Every spy story of John Le Carre’s, starting with his first major hit, The Spy Who Came In From The Cold, have been the antithesis of movie spy/action heroes like James Bond. Le Carre’s thrills have always been anchored in reality. Eleven years after Cold, Le Carre wrote what is arguably his masterpiece, Tinker Tailor Soldier Spy. The story features George Smiley, who was the main character in Le Carre’s first two books and a minor one in Cold. After one more appearance, the character disappeared for several years, but then roared back in Tinker Tailor and the next two books of the Karla trilogy, The Honorable Schoolboy and Smiley’s People. In 1979, the BBC adapted Tinker Tailor for the small screen, with Sir Alec Guinness as George Smiley. It was a success on both sides of the Atlantic.
Now Tinker Tailor Soldier Spy has made it to the big screen, and the filmmakers have done the story proud.
Control (John Hurt) believes there is a mole highly placed in the British Foreign Intelligence Service (nicknamed the Circus). He sends agent Jim Prideaux (Mark Strong) to get in touch with an Eastern Block general who may know the name of the mole. But the meeting is blown and Prideaux is shot and captured. The stink caused by the mess leads to Control being kicked out of the Circus, along with George Smiley (Gary Oldman). That leaves the service under the overall leadership of Percy Alleline (Toby Jones), assisted by Bill Haydon (Colin Firth), Roy Bland (Ciaran Hinds) and Toby Esterhase (David Dencik). Control passes away soon after he’s forced out.

EXERCISE TASKS =
(1) In the film review, who played George Smiley in the 1979 BBC adaptation?
(2) Which John Le Carre books does the film review mention by title?

PROVIDED DATA =
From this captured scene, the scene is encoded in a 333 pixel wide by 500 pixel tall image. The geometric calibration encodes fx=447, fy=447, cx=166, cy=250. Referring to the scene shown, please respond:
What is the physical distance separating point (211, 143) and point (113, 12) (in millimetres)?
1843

PER-TASK ANSWERS =
(1) Sir Alec Guinness

(2) The Spy Who Came In From The Cold, Tinker Tailor Soldier Spy, The Honorable Schoolboy, Smiley's People